MARCH meta-analysis done in 2006 showed that altered fractionation schedules showed a significant benefit (p <0.001) in loco-regional control as compared with conventional radiotherapy. However there was no effect on distant metastases. Of all the altered fractionation schedules hyper-fractionation with twice daily fractionation had the greatest benefit with absolute benefit of 8% in overall survival at five years [5]. The combinations of radiobiological effect of hyper-fractionation together with reduced tissue toxicity effect of IMRT were studied in this trial.

This paper is mainly intended to study the technical details of the combination of hyper-fractionation and intensity modulated radiotherapy. The prescription and dose reporting was done according to the ICRU Report No. 83. D95% of all target volumes (GTV, CTV1 and CTV 2) received greater than 95% of the planned absorbed dose in all three patients. All three patients received greater than 90% of the prescribed dose to 98% of target volume. All three patients had maximum doses less than 107% of prescribed dose to the HRV. The mean and median (50%) dose of OARs received by all patients were within standard limits. All the doses were according to the ICRU report No 83 that shows that this combination of hyper-fractionation and IMRT technique is feasible.

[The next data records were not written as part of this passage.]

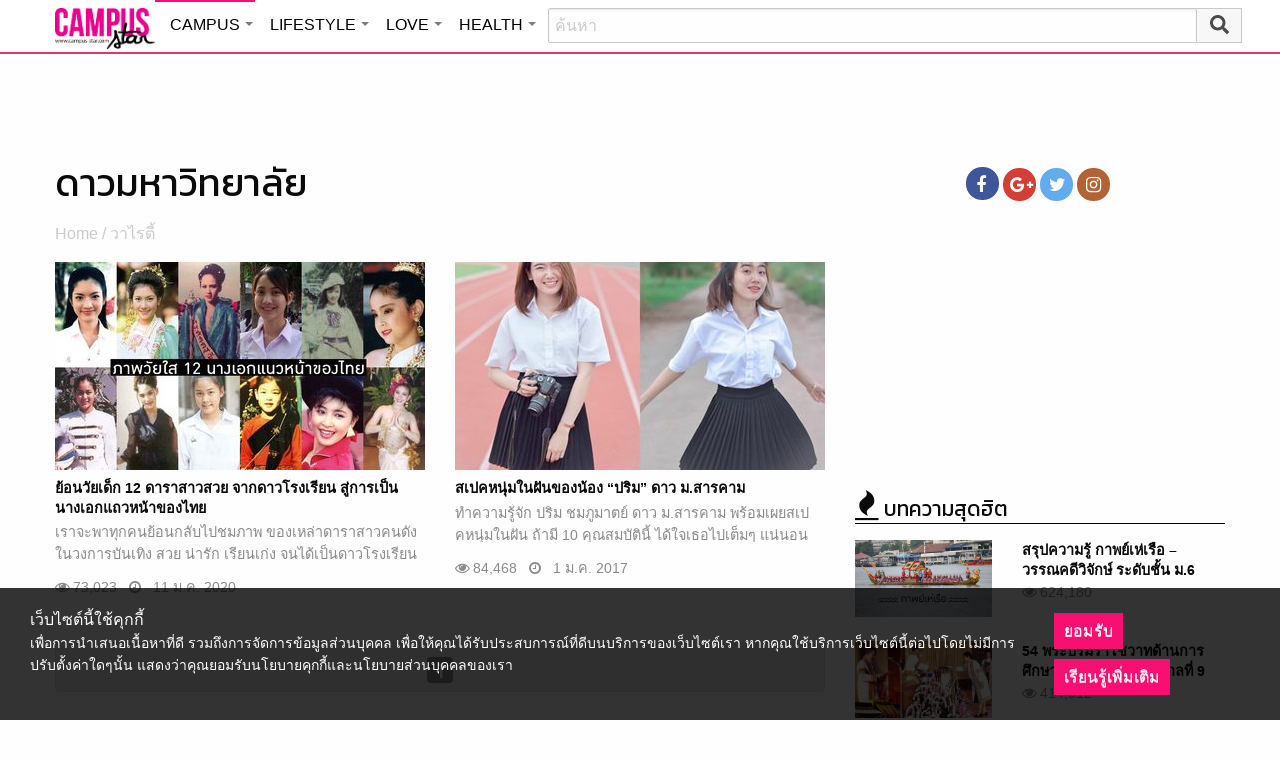

--- FILE ---
content_type: text/html; charset=utf-8
request_url: https://www.google.com/recaptcha/api2/aframe
body_size: 268
content:
<!DOCTYPE HTML><html><head><meta http-equiv="content-type" content="text/html; charset=UTF-8"></head><body><script nonce="vGheFDhAcTRIPnIPOIjiKQ">/** Anti-fraud and anti-abuse applications only. See google.com/recaptcha */ try{var clients={'sodar':'https://pagead2.googlesyndication.com/pagead/sodar?'};window.addEventListener("message",function(a){try{if(a.source===window.parent){var b=JSON.parse(a.data);var c=clients[b['id']];if(c){var d=document.createElement('img');d.src=c+b['params']+'&rc='+(localStorage.getItem("rc::a")?sessionStorage.getItem("rc::b"):"");window.document.body.appendChild(d);sessionStorage.setItem("rc::e",parseInt(sessionStorage.getItem("rc::e")||0)+1);localStorage.setItem("rc::h",'1769113696450');}}}catch(b){}});window.parent.postMessage("_grecaptcha_ready", "*");}catch(b){}</script></body></html>

--- FILE ---
content_type: application/javascript
request_url: https://cm.mgid.com/js-cookie-muidn
body_size: 35
content:
document.cookie = "muidn=q0mdKcjYtEsc;path=/;max-age=1800649693;";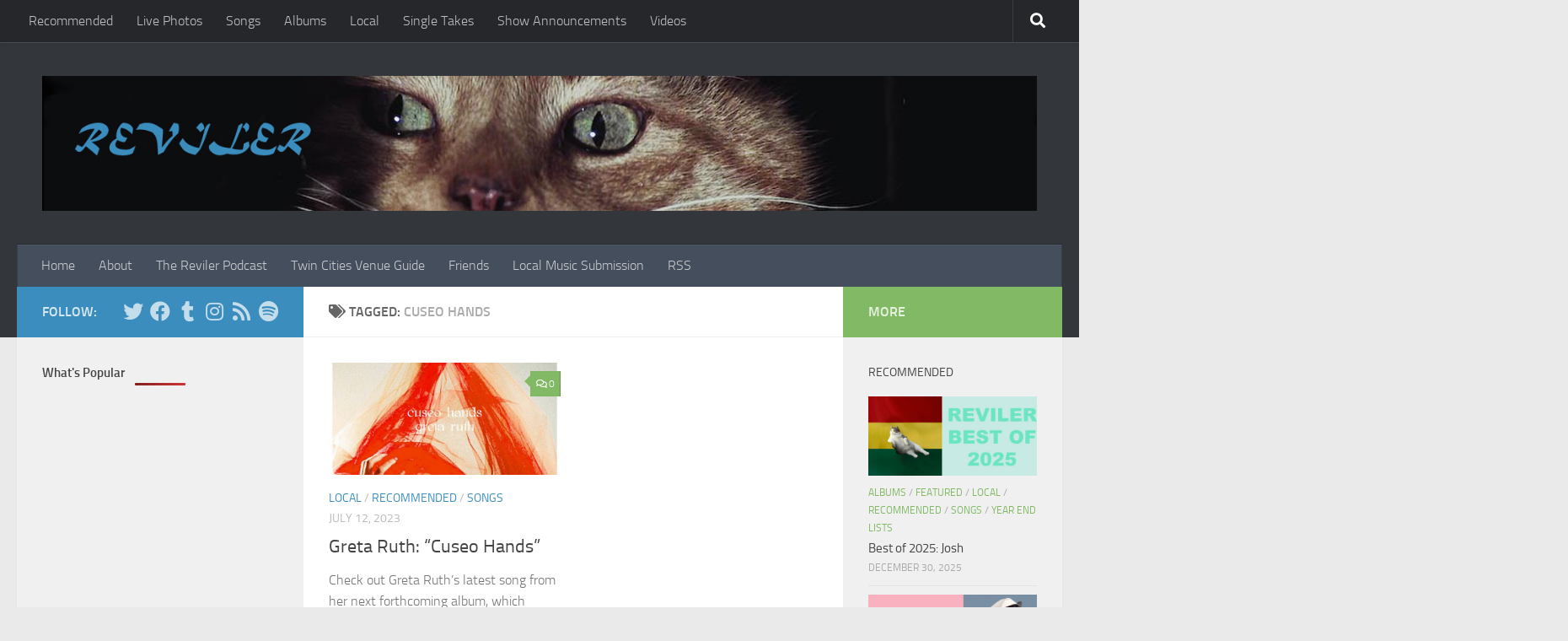

--- FILE ---
content_type: text/html; charset=utf-8
request_url: https://www.google.com/recaptcha/api2/aframe
body_size: 265
content:
<!DOCTYPE HTML><html><head><meta http-equiv="content-type" content="text/html; charset=UTF-8"></head><body><script nonce="ql1DKyr0lPxRiadu93xf1g">/** Anti-fraud and anti-abuse applications only. See google.com/recaptcha */ try{var clients={'sodar':'https://pagead2.googlesyndication.com/pagead/sodar?'};window.addEventListener("message",function(a){try{if(a.source===window.parent){var b=JSON.parse(a.data);var c=clients[b['id']];if(c){var d=document.createElement('img');d.src=c+b['params']+'&rc='+(localStorage.getItem("rc::a")?sessionStorage.getItem("rc::b"):"");window.document.body.appendChild(d);sessionStorage.setItem("rc::e",parseInt(sessionStorage.getItem("rc::e")||0)+1);localStorage.setItem("rc::h",'1769261496287');}}}catch(b){}});window.parent.postMessage("_grecaptcha_ready", "*");}catch(b){}</script></body></html>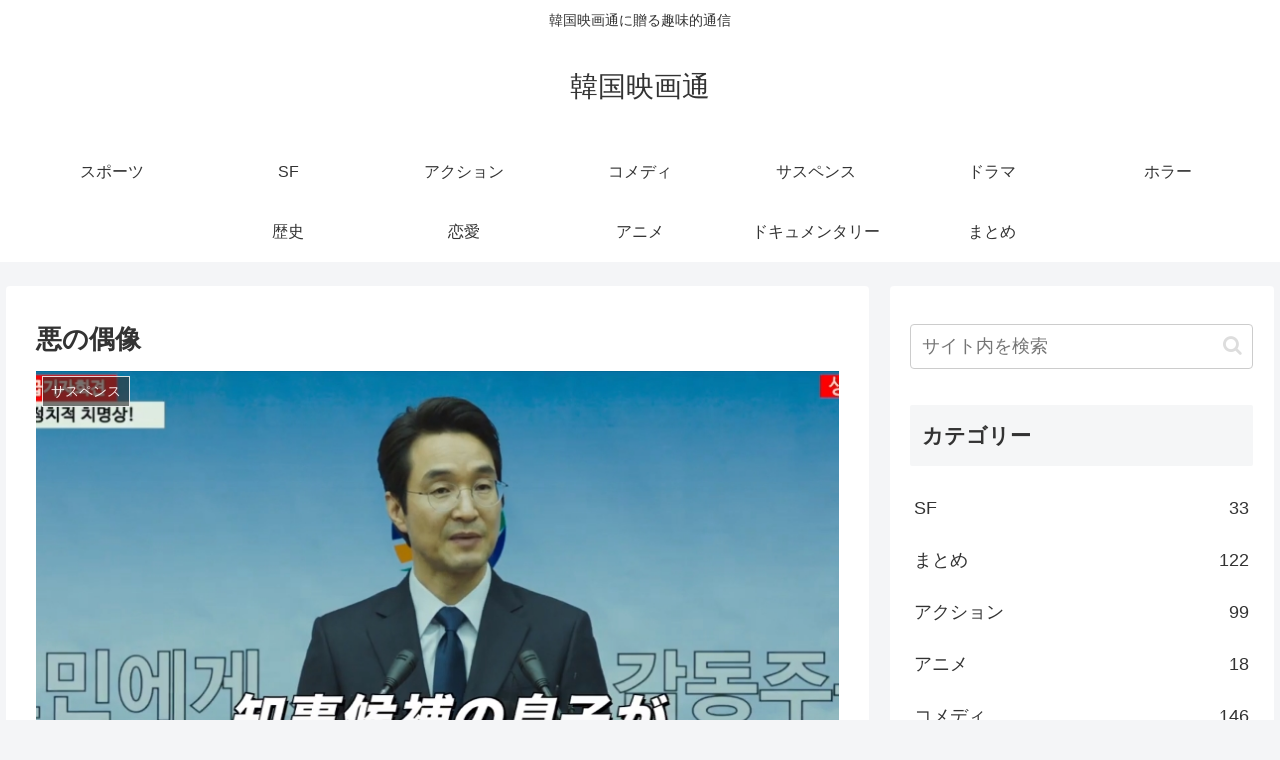

--- FILE ---
content_type: text/html; charset=utf-8
request_url: https://www.google.com/recaptcha/api2/aframe
body_size: 271
content:
<!DOCTYPE HTML><html><head><meta http-equiv="content-type" content="text/html; charset=UTF-8"></head><body><script nonce="B2GYdLnL_jYWxQ0B3FU61A">/** Anti-fraud and anti-abuse applications only. See google.com/recaptcha */ try{var clients={'sodar':'https://pagead2.googlesyndication.com/pagead/sodar?'};window.addEventListener("message",function(a){try{if(a.source===window.parent){var b=JSON.parse(a.data);var c=clients[b['id']];if(c){var d=document.createElement('img');d.src=c+b['params']+'&rc='+(localStorage.getItem("rc::a")?sessionStorage.getItem("rc::b"):"");window.document.body.appendChild(d);sessionStorage.setItem("rc::e",parseInt(sessionStorage.getItem("rc::e")||0)+1);localStorage.setItem("rc::h",'1768455399013');}}}catch(b){}});window.parent.postMessage("_grecaptcha_ready", "*");}catch(b){}</script></body></html>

All three patients had issues with tolerating the treatment well though they had completed the treatment well within the specified time of 60 days. They had breaks in the 4th or 5th wk of therapy, which is not ideal. The maximum toxicity for clinical mucositits was grade III seen only in one patient and rest all patients had grade II mucositis. Rest of the toxicities like radiation dermatitis, functional mucositis and swallowing function were grade II in all patients. The quality of life assessment showed increased pain during the fourth and fifth week, but did not result in additional feeding procedures in any of the patients. Previously reported phase III trials with hyper-fractionation showed improved loco-regional control however there was increased acute toxicity [6,7]. A phase II trial which combined concurrent weekly Cisplatin and hyper-fractionated IMRT in Stage III and IVA head and cancers reported good loco-regional control but had grade III toxicity in mucositis (38%), fatigue (28%), dysphagia (28%), and leukopenia (26%) [8]. But this trial had used only 70Gy total dose to GTV at 1.25Gy twice daily and did not attempt dose escalation. In comparison, a dose escalation to 80Gy with manageable acute toxicity is a point in favour of HF-IMRT technique. This should be applied on a larger series of patients in trial setting to look in to the actual incidence of acute toxicity and tolerance and compared with previously reported hyper-fractionation trials using conventional planning and treatment delivery techniques. It may also be suggested that hyper fractionated IMRT should be compared in trials with standard fractionation and chemo-radiotherapy settings to assess the tolerance and the efficacy.

Conclusion

Combining inverse planning and intensity modulation with hyper fractionation seems to promise reduction of toxicity as compared to earlier reported trials. The present study, which was a series of three patients, showed that the combination of hyper-fractionation and IMRT is feasible. The regimen had significant acute toxicity. The tolerance of this regimen cannot be commented from this short series.